Investing in a company naturally entails joining a complex web of rights and obligations. As a shareholder, you’re entitled to a portion of the company’s profits and have a voice in its governance.
Yet, disputes can often surface during a company’s lifecycle – posing a risk to shareholder value. Therefore, learning how to manage these disagreements is vital.
Understanding shareholder disputes
Various triggers can ignite shareholder disputes. They may stem from divergent views on the company’s trajectory, dividend disbursements, management choices, or violations of directors’ duties.
Such conflicts can severely impact the business, disrupting operations, influencing share prices, and tarnishing the company’s image.
The legal framework surrounding shareholder disputes
The Companies Act 2006 is instrumental in addressing shareholder disputes, detailing directors’ responsibilities and providing provisions for minority shareholder protection. The legislation recognises the principle of majority rule, wherein majority shareholder decisions bind the minority.
Nevertheless, there are checks in place to shield minority shareholders from ‘unfairly prejudicial conduct’.
Under Section 994 of the Companies Act 2006, minority shareholders can petition the court in such situations. If the court deems the company’s actions unfairly prejudicial, it has wide-ranging powers to correct the situation.
Methods of Resolving Shareholder Disputes
Shareholder disputes can be resolved through various means, ranging from informal negotiations and mediation to formal legal proceedings. The best approach depends on the situation, but swift and efficient resolution, causing minimal business disruption, is usually most beneficial.
Negotiation – The initial step towards resolution should involve direct discussions between the involved parties. Candid dialogue often leads to a mutually agreeable solution.
Mediation – If negotiations stall, mediation serves as an alternate option. An impartial third party can facilitate these discussions, promoting compromise.
Arbitration – If negotiations and mediation fail, arbitration can provide a quicker, less formal resolution. But it’s important to remember that arbitration is legally binding.
Legal Action – As a last resort, shareholders might consider legal action. This process requires a substantial investment in time, money, and resources, so it should be used sparingly.

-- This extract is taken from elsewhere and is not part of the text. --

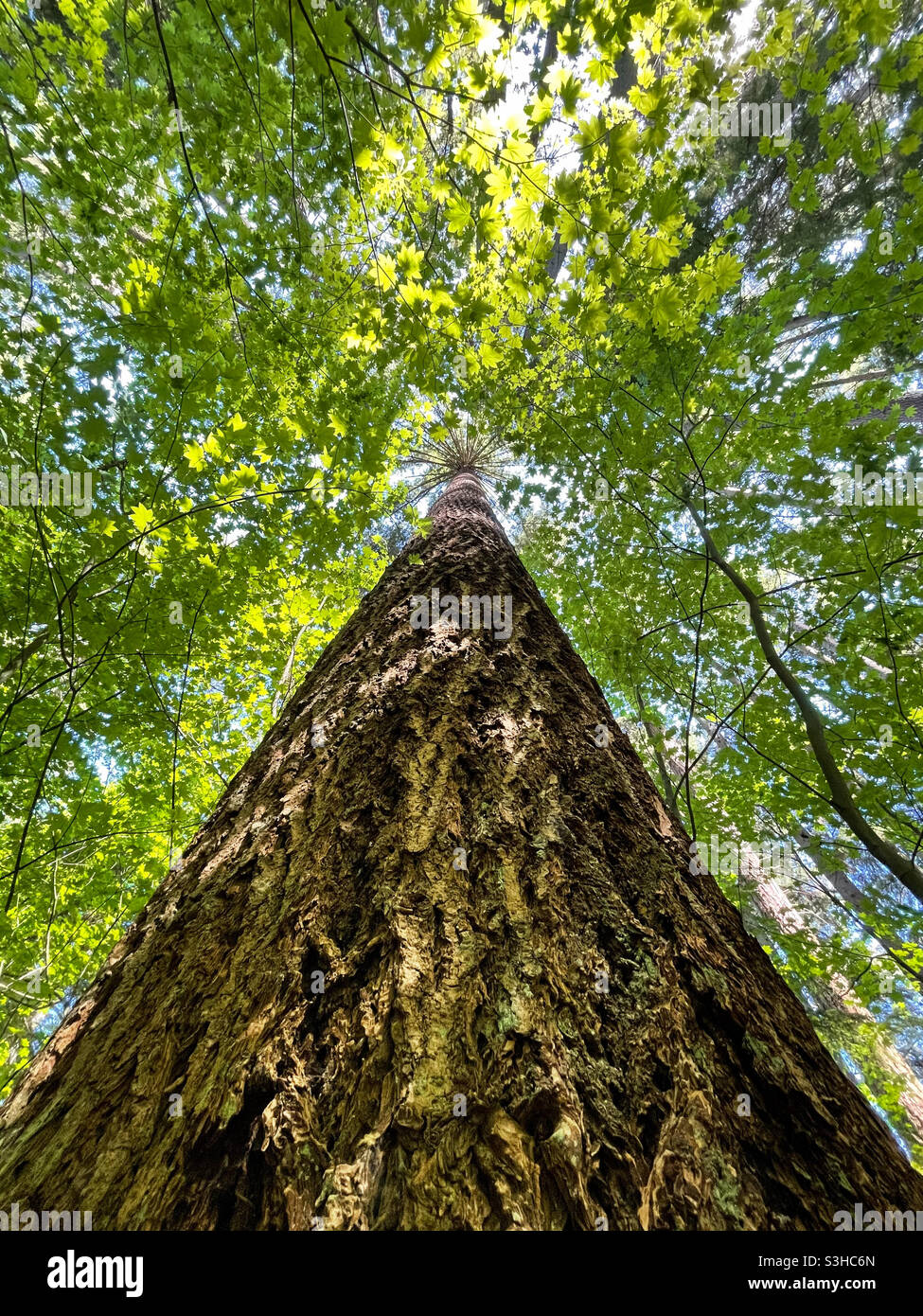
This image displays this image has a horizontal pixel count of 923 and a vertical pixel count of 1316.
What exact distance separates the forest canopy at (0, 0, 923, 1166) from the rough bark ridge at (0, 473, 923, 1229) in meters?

Preserving shareholder value
Preserving shareholder value lies at the heart of dispute resolution. Implementing a strong corporate governance framework can help pre-empt disagreements. Having a comprehensive shareholders’ agreement that clearly outlines shareholders’ rights and obligations is also beneficial.
Shareholder disputes, while undesirable, are sometimes an inevitable part of business operations. By comprehending potential causes and available remedies, shareholders can better safeguard their interests and protect their investments’ value.